La moneda is ‘coin’ and el cambio is ‘change’ (it can mean change in the sense of a thing that has become different OR money exchange, just the word ‘change’ in English).  El billete is a bill, like a dollar bill or a euro note or whatever the case may be.  La cuenta is the check, like what you get at the end of the meal when you’re reading to pay.  La cuenta, por favor, you can say.  El cheque, which looks like the English word check, means check only as in the check that you receive when you get paid by your employer or the check your grandparents give you for Easter or a birthday!
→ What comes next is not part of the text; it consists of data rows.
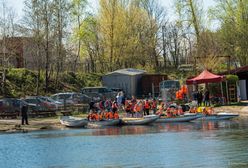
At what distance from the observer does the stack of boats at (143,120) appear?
153ft

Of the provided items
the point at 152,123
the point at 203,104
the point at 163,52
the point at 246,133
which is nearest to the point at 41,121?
the point at 152,123

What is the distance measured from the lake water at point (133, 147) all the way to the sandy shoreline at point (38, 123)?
1844 mm

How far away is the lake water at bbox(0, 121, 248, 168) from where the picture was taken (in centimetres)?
2779

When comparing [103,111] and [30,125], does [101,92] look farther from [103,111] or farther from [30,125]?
[30,125]

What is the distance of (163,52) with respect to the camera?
9725 centimetres

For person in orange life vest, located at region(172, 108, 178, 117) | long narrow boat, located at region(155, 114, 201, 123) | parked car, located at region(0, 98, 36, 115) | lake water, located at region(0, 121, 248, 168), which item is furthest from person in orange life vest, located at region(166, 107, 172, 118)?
parked car, located at region(0, 98, 36, 115)

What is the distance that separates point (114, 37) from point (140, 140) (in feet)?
153

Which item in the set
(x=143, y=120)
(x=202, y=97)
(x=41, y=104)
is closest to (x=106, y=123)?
(x=143, y=120)

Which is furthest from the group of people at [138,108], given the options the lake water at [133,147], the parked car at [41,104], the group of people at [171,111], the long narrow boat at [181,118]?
the parked car at [41,104]

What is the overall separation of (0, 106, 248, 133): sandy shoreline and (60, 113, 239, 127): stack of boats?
0.99m

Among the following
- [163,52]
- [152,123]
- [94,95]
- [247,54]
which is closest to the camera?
[152,123]

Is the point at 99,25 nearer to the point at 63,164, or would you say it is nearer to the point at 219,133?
the point at 219,133

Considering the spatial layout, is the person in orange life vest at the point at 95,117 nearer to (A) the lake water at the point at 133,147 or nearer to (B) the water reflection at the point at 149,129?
(B) the water reflection at the point at 149,129

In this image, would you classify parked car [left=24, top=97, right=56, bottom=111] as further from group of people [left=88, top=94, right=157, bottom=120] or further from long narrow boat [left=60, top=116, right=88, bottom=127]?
long narrow boat [left=60, top=116, right=88, bottom=127]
You can (and indeed, are advised to) tell a server hasta luego (‘see you later’, literally ‘until later’) when you are leaving a café even if you are fairly certain you’ll never see them again. Adiós, ‘goodbye’, is a little bit more formal feeling, and may carry a greater deal of finality, like ‘farewell’ or ‘goodbye forever’.  In Brazilian Portuguese, the equivalent adeus (pronounced more or less as if written in Spanish except with the stress on the second syllable -- Portuguese has different accent mark rules than in Spanish!!) pretty much always means ‘goodbye forever, we shall tragically never meet again’ and carries a very dramatic connotation in Brazilian Portuguese.  In Iberian Portuguese (as in, Portuguese spoken in Portugal) adeus is a simple ‘bye’, without such drama (my Brazilian Portuguese teacher would say ‘people in Portugal say adeus because, well, they are very dramatic there’ haha).  Até logo (‘ah-TAY LO-goo) is ‘see you later’ in Portuguese and also serves as the regular way to say ‘goodbye’ in Brazilian Portuguese.
Impress your Galician relatives-in-law by saying ata logo, which is ‘see you later’ in Galician.  Hasta luego (Sp.) ~ Ata logo (Gal.) ~ Até logo (Port.) = See you later!